Hovea graniticola is a species of flowering plant in the family Fabaceae and is endemic to eastern Australia. It is a shrub with its branchlets covered with curly brownish to grey hairs, narrowly oblong to almost linear leaves with stipules at the base, and mauve, pea-like flowers.

==Description==
Hovea graniticola is a shrub that typically grows to a height of up to 2.5 m, its branchlets covered with brownish to grey, curly and straight hairs up to 1 mm long. The leaves are very narrowly oblong to linear, mostly 25–50 mm long, 2.5–6 mm wide on a petiole 2.0–3.5 mm long with stipules 2–5 mm long at the base. The edges of the leaves are turned down or rolled under and arched on both sides of the midvein. The upper surface of the leaves is glabrous and the lower surface is densely covered with curly orangish hairs and longer spreading hairs. The flowers are usually arranged in leaf axils in pairs, each flower on a pedicel 2–3 mm long, the sepals 4.5–6 mm long.
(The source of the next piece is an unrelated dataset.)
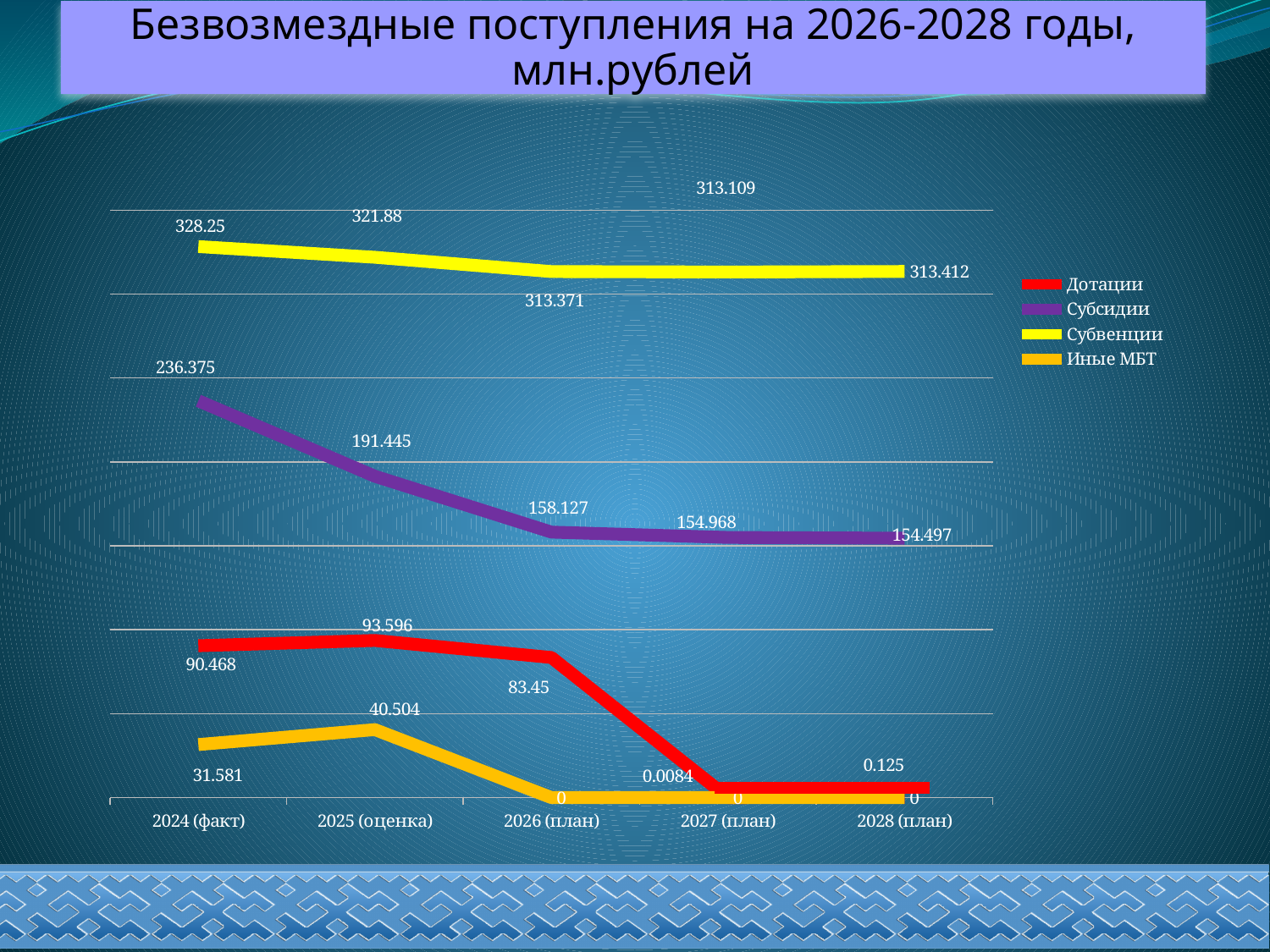
What is the value for Субвенции in 2024 (факт)? 328.25 How many categories are shown on the x axis? 5 In which category is the value for Субсидии the highest? 2024 (факт) What is the value for Субсидии in 2026 (план)? 158.127 In which category is the value for Дотации the lowest? 2027 (план) What kind of chart is shown on the slide? line chart How many series does the legend list? 4 What is the value for Дотации in 2027 (план)? 0.0084 What is the difference between the Субсидии values for 2024 (факт) and 2025 (оценка)? 44.93 Does the Субсидии series rise or fall from 2024 (факт) to 2028 (план)? fall Which is larger: Дотации in 2025 (оценка) or Дотации in 2026 (план)? 2025 (оценка) What is the value for Иные МБТ in 2025 (оценка)? 40.504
Flowering occurs from August to September and the fruit is a pod about 10 mm long and wide.

==Taxonomy and naming==
Hovea graniticola was first formally described in 2001 by Ian R. Thompson in Australian Systematic Botany from specimens collected by James Henderson Ross near Jollys Falls, west of The Summit in 1986. The specific epithet (graniticola) means "granite-dwelling".

==Distribution and habitat==
This species of pea grows in forest on soil derived from granite, from south-east Queensland to near Tamworth in New South Wales.